I asked Dr. BP about the new suggestion being made that for those of us over age 80 who had no signs of heart disease, discontinuing blood pressure medication would be a viable option., He suggested I also consider going back on Avapro, the blood pressure medicine that didn't seem to have as many side effects as others I've tried.
We discussed the options for a time and then Dr. BP said: "It's your choice. But if you decide to drop the blood pressure meds I won't lose any sleep over it." So I decided to ditch the blood pressure meds..
That of course provoked more negative comment than my decision to continue taking 5-HTP. Again the opposition was based exclusively on the high BP readings taken in the doctors' offices.
But readings taken in a doctors office are notoriously unreliable. Here, for example, is a report on several papers presented to the American Society of Hypertension:
"Of all the procedures done in a doctor's office, measurement of blood pressure is usually the least well performed but has the most important implications for the care of the patient," said Norman M. Kaplan, MD, clinical professor of internal medicine at the University of Texas Southwestern Medical Center, who moderated one of the sessions.
Experts said the in-office assessment is unreliable because blood pressure can be raised or lowered by the presence of the medical professional taking it. The numbers also can be different from one arm to the other or from one minute to the next.

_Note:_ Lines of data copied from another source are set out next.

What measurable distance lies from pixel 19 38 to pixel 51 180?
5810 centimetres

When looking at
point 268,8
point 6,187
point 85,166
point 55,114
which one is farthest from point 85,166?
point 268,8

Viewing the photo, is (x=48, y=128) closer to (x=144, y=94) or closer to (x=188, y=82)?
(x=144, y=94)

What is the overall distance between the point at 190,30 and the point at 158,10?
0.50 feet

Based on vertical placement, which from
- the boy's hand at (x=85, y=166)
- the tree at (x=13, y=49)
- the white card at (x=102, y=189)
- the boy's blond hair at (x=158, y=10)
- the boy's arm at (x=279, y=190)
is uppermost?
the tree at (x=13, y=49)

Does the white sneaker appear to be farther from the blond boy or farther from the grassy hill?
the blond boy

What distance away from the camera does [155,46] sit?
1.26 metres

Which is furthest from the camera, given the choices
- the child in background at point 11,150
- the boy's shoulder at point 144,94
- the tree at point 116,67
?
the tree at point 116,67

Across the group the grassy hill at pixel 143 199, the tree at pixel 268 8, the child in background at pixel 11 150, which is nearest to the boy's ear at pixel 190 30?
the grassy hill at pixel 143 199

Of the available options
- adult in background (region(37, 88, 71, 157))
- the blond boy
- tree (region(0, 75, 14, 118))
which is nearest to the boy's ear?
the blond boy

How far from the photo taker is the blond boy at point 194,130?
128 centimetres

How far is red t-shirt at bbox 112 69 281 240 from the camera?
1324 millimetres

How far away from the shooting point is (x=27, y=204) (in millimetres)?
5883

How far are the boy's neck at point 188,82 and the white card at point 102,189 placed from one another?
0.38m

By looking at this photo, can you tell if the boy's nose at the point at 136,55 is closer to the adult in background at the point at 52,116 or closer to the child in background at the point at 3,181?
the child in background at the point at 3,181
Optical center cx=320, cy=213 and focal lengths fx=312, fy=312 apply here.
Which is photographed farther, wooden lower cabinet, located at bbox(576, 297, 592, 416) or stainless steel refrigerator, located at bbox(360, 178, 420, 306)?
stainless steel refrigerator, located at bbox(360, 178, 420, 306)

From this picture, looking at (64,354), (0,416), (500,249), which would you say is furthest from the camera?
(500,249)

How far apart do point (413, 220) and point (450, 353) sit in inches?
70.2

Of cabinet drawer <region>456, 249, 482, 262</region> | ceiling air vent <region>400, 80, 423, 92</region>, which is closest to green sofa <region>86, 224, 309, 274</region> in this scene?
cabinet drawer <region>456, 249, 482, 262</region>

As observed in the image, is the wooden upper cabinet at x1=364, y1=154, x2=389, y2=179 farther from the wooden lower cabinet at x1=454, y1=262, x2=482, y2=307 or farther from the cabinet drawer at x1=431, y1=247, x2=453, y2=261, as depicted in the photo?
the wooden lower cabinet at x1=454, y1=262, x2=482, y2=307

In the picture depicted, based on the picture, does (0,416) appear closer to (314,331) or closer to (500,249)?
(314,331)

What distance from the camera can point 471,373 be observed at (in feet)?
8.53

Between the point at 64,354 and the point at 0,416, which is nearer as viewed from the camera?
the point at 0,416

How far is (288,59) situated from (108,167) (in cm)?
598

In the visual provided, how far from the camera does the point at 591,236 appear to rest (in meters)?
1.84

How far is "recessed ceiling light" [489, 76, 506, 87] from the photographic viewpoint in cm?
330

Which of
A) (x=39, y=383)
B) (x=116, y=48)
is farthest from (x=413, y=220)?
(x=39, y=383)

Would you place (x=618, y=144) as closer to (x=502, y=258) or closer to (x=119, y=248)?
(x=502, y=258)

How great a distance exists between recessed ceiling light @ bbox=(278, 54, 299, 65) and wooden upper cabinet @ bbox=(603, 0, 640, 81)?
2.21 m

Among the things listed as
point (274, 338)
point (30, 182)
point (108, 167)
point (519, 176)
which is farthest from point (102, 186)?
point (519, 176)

The American Heart Assn. guidelines -- which call for blood pressure to be measured at least five minutes after a patient arrives in the office while he or she is sitting in a chair with the arm supported -- often are not followed.Unfortunately this reliance on office blood pressure readings is just one example of the tendency in America to use "one-size-fits-all" medical care. Fortunately, there's a rapidly growing movement toward more personalized medical care, like what I've found with Dr. BP.
I want to talk later about the new Medicare guidelines for next year that will make it easier for doctors to adopt this approach.